- Directions for this task
Report how many lines in the items below contain the string "instances". Give only the number.

[Data excerpts]
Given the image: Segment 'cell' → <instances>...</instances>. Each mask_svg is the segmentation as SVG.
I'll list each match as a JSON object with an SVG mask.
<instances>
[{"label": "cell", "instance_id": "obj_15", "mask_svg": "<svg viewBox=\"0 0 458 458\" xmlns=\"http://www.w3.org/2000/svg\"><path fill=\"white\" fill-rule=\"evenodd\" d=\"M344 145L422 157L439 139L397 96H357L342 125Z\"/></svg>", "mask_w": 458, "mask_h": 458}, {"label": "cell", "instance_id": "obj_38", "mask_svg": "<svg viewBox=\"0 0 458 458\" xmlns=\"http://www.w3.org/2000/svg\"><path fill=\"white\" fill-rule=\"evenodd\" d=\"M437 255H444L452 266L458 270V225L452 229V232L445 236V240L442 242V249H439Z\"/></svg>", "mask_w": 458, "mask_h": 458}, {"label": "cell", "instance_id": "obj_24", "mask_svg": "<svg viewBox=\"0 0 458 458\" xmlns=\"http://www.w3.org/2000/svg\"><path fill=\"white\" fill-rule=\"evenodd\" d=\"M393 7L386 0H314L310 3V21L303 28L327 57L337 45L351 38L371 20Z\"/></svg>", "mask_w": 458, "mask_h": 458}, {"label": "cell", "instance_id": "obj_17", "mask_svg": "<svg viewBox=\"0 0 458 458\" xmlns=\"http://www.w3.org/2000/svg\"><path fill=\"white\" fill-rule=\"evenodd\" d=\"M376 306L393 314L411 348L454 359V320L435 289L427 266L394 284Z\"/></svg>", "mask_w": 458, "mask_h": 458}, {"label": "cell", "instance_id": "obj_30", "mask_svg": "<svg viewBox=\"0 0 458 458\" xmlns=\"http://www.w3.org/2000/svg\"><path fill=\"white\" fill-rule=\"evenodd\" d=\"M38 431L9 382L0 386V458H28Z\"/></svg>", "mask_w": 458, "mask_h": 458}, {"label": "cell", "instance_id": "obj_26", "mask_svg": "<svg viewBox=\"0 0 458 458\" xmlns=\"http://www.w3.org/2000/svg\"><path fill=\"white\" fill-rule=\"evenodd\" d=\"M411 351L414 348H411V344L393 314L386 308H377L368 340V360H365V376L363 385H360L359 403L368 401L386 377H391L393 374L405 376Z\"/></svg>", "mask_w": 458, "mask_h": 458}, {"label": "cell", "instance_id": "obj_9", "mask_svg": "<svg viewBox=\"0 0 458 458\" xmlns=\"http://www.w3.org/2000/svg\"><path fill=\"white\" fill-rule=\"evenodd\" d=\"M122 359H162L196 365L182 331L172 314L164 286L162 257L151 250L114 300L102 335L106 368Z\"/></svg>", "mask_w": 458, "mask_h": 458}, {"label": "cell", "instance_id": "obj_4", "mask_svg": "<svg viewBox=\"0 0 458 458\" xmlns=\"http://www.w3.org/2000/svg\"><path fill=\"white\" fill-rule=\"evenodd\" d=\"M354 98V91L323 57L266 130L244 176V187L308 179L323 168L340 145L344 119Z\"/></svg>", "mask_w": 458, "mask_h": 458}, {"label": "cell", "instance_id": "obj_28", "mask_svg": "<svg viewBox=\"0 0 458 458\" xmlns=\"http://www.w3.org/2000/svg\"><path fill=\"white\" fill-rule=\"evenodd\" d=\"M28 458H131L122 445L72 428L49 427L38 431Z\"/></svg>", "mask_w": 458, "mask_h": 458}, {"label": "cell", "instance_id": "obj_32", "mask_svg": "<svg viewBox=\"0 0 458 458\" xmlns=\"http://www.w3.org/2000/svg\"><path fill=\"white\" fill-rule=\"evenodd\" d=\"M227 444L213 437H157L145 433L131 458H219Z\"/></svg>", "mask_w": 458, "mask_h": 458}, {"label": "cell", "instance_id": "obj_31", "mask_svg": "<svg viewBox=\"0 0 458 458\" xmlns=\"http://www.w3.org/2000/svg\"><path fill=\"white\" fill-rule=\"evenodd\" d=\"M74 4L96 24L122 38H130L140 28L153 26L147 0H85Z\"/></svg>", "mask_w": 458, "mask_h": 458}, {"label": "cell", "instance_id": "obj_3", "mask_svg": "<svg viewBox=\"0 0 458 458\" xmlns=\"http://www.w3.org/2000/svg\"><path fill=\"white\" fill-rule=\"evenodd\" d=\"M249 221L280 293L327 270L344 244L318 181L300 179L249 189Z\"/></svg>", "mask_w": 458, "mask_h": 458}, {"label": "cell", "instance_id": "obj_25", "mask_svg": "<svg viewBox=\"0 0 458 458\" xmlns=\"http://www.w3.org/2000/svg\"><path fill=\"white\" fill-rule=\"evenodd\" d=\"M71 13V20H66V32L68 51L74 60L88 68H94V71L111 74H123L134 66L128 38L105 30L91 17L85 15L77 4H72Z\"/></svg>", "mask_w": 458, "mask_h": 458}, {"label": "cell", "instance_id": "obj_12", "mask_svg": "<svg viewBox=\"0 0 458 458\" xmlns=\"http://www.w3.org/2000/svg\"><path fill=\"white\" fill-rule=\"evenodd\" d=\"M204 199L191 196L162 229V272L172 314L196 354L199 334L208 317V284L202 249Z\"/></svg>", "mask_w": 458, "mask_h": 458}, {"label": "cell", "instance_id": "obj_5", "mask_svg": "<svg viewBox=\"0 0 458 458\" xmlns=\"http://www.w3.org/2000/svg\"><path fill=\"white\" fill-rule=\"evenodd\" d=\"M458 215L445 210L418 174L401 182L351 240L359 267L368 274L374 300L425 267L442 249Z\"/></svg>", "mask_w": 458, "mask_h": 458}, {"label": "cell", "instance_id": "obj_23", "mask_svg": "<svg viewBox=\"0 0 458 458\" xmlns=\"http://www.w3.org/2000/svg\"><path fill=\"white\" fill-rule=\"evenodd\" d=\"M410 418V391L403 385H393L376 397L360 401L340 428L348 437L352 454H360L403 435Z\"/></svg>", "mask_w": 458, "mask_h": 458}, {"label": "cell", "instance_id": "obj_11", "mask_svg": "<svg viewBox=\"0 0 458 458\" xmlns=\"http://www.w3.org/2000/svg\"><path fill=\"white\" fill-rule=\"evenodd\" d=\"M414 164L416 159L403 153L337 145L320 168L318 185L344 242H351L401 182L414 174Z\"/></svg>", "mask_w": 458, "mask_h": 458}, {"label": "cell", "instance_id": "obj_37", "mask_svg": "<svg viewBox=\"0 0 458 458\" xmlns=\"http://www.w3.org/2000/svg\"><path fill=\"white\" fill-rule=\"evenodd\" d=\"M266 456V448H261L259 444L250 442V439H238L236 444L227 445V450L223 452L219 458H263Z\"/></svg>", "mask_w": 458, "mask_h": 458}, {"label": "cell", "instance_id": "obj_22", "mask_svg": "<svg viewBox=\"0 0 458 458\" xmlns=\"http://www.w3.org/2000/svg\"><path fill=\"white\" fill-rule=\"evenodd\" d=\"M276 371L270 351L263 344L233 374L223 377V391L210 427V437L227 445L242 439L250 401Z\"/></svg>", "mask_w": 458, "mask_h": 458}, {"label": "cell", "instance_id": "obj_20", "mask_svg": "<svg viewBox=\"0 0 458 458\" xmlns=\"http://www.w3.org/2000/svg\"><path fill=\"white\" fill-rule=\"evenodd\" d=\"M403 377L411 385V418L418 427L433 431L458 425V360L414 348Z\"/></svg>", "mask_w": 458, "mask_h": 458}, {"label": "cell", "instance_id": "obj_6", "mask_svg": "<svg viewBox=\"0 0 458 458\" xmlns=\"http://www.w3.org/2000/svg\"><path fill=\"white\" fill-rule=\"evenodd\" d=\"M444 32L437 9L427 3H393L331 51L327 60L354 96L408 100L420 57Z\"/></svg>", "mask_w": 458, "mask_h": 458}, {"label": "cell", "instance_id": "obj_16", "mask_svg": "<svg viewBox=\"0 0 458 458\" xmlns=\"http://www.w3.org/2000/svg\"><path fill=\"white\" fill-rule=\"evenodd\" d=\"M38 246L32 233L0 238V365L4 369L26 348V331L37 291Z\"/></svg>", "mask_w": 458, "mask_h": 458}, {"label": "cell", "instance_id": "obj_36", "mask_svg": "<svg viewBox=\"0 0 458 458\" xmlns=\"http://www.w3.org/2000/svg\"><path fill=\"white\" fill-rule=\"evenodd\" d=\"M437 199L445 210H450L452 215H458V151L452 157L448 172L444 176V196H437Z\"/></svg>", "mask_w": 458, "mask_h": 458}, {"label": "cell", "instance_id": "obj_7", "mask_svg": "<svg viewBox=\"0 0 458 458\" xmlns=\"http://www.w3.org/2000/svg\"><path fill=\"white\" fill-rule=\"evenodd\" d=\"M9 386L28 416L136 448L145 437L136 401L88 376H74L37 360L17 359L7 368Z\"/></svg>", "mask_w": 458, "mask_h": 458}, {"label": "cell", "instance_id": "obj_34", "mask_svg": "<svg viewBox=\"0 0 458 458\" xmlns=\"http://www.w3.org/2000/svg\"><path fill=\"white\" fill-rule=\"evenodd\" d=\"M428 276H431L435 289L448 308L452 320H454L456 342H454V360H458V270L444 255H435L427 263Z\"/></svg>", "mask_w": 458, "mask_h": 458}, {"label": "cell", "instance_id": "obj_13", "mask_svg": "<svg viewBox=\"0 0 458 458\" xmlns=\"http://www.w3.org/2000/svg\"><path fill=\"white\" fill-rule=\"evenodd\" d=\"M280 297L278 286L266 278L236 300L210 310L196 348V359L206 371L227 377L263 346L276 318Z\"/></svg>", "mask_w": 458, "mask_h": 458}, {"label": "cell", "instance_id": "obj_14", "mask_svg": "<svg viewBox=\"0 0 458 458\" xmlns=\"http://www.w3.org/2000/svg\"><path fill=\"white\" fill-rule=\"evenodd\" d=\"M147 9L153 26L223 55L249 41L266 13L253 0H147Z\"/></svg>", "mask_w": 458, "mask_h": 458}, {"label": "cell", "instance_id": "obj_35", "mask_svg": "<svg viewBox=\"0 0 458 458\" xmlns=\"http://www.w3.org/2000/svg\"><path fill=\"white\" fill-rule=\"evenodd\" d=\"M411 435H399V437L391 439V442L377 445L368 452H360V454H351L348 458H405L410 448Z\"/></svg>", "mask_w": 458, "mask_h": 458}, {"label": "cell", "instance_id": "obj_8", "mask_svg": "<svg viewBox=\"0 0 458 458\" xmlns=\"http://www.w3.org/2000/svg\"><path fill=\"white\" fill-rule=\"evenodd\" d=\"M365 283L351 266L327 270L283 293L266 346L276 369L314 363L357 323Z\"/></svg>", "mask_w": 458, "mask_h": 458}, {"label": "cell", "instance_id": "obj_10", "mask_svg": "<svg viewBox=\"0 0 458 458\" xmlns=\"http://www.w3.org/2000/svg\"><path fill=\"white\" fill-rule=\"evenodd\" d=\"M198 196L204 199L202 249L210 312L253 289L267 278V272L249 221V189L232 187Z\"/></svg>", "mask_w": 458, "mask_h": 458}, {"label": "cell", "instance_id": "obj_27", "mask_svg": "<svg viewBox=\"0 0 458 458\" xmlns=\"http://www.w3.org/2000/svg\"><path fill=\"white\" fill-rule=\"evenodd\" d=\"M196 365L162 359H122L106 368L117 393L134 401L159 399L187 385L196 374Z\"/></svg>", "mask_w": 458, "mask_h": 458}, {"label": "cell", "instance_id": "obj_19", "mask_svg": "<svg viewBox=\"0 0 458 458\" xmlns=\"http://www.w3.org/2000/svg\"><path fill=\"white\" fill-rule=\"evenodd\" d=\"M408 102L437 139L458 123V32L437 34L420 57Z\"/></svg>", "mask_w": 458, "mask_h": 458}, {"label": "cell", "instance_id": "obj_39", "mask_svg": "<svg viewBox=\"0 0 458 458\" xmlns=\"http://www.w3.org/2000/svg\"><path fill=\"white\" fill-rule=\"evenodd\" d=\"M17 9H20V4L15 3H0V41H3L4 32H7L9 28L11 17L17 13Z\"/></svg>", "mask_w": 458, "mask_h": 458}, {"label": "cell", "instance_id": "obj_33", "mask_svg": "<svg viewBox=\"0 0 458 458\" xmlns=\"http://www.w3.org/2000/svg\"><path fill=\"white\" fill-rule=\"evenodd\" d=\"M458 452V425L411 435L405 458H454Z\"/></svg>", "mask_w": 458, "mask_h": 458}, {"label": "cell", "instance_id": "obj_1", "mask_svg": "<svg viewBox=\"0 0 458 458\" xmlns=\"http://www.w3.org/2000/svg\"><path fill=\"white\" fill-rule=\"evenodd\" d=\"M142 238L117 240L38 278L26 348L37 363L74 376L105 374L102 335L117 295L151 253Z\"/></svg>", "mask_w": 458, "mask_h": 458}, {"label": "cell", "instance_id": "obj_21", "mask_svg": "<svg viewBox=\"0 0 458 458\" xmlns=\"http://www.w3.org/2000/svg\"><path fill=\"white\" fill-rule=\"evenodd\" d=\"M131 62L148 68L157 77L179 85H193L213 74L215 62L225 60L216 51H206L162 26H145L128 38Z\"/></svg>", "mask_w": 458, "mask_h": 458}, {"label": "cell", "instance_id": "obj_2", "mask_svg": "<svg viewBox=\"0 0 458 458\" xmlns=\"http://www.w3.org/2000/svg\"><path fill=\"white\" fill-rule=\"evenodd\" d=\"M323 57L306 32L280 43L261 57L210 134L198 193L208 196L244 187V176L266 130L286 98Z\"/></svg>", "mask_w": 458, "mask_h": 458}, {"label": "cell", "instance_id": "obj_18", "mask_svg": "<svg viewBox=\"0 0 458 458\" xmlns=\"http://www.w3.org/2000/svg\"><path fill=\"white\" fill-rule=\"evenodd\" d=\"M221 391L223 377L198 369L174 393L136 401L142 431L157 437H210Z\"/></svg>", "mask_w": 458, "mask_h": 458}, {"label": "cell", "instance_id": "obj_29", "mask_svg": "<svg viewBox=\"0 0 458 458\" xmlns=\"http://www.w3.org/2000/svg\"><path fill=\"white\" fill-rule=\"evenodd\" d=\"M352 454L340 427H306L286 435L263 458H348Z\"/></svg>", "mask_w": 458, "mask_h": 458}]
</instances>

- Exercise result
3